**** Information provided ****

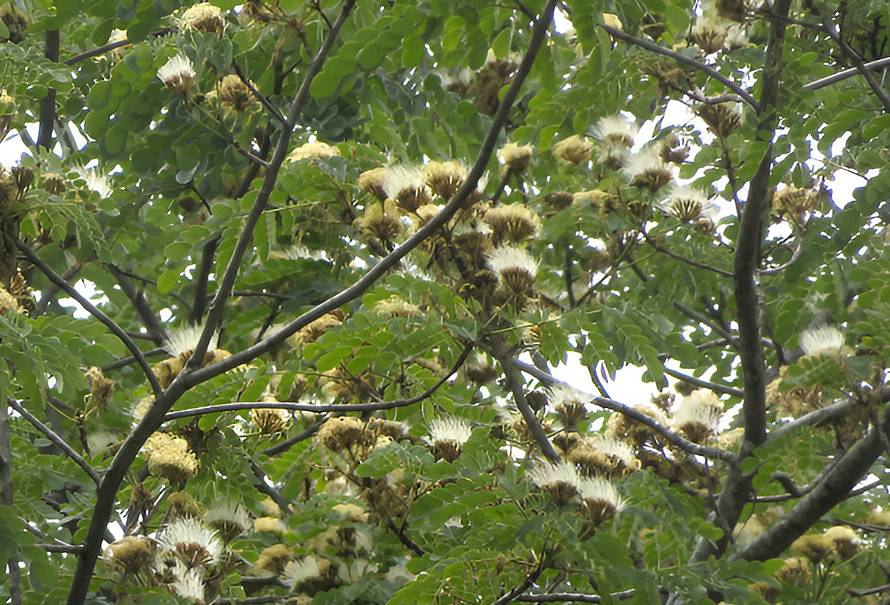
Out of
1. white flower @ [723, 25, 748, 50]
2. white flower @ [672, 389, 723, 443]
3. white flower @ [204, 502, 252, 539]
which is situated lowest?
white flower @ [204, 502, 252, 539]

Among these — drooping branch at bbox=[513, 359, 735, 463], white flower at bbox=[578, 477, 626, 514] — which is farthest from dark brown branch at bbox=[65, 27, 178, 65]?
white flower at bbox=[578, 477, 626, 514]

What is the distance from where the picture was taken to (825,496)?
4.65 meters

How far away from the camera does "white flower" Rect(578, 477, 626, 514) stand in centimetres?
377

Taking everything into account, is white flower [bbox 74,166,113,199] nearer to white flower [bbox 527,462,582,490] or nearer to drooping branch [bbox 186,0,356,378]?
drooping branch [bbox 186,0,356,378]

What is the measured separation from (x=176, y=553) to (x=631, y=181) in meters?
2.10

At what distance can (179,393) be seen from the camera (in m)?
3.43

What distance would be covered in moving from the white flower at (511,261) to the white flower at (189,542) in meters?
1.11

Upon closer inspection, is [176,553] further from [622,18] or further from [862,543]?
[862,543]

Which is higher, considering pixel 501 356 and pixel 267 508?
pixel 267 508

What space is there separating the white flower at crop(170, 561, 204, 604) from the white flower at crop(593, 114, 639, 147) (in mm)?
2322

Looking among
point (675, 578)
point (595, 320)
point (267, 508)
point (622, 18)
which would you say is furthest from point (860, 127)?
point (267, 508)

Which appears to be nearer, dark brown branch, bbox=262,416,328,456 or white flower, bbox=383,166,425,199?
white flower, bbox=383,166,425,199

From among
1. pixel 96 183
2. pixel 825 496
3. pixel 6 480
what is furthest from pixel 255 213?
pixel 825 496

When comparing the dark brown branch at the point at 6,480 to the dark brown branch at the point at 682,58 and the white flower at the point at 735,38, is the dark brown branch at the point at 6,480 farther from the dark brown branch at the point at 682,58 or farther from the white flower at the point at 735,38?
the white flower at the point at 735,38
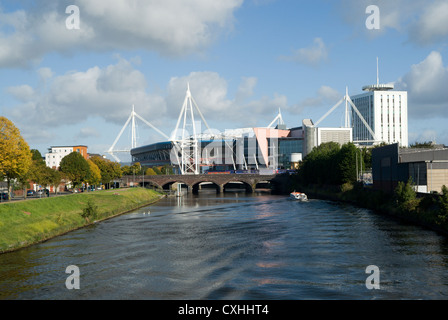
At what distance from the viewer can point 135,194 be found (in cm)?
11038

****

• _Exercise details_
Reproduce all of the records above word for word, leaving the pictures out.

• _Task solution_
Out of
1. white flower @ [723, 25, 748, 50]
2. white flower @ [672, 389, 723, 443]
3. white flower @ [204, 502, 252, 539]
which is situated lowest?
white flower @ [204, 502, 252, 539]

Among these — drooping branch at bbox=[513, 359, 735, 463], white flower at bbox=[578, 477, 626, 514] — which is farthest from dark brown branch at bbox=[65, 27, 178, 65]?
white flower at bbox=[578, 477, 626, 514]

What is the distance from where the picture was taken to (825,496)?
4.65 meters

How far away from the camera does "white flower" Rect(578, 477, 626, 514) stand in centimetres?
377

Taking everything into account, is white flower [bbox 74,166,113,199] nearer to white flower [bbox 527,462,582,490] or nearer to drooping branch [bbox 186,0,356,378]?
drooping branch [bbox 186,0,356,378]

What is the measured separation from (x=176, y=553) to (x=631, y=181) in meters?
2.10

At what distance can (179,393) be seen from the camera (in m)?
3.43

What distance would be covered in moving from the white flower at (511,261) to the white flower at (189,542) in meters?
1.11

Upon closer inspection, is [176,553] further from [622,18] or further from [862,543]?
[862,543]

Which is higher, considering pixel 501 356 and pixel 267 508?
pixel 267 508

What space is there separating the white flower at crop(170, 561, 204, 604) from the white flower at crop(593, 114, 639, 147) (in mm)?
2322

Looking among
point (675, 578)
point (595, 320)
point (267, 508)
point (622, 18)
which would you say is furthest from point (860, 127)?
point (267, 508)

Which appears to be nearer, dark brown branch, bbox=262,416,328,456 or white flower, bbox=383,166,425,199?
white flower, bbox=383,166,425,199

From among
1. pixel 96 183
2. pixel 825 496
3. pixel 6 480
what is furthest from pixel 255 213?
pixel 825 496

When comparing the dark brown branch at the point at 6,480 to the dark brown branch at the point at 682,58 and the white flower at the point at 735,38, is the dark brown branch at the point at 6,480 farther from the dark brown branch at the point at 682,58 or farther from the white flower at the point at 735,38?
the white flower at the point at 735,38
At what distance from the viewer can point 135,194 be found (in cm)?
11038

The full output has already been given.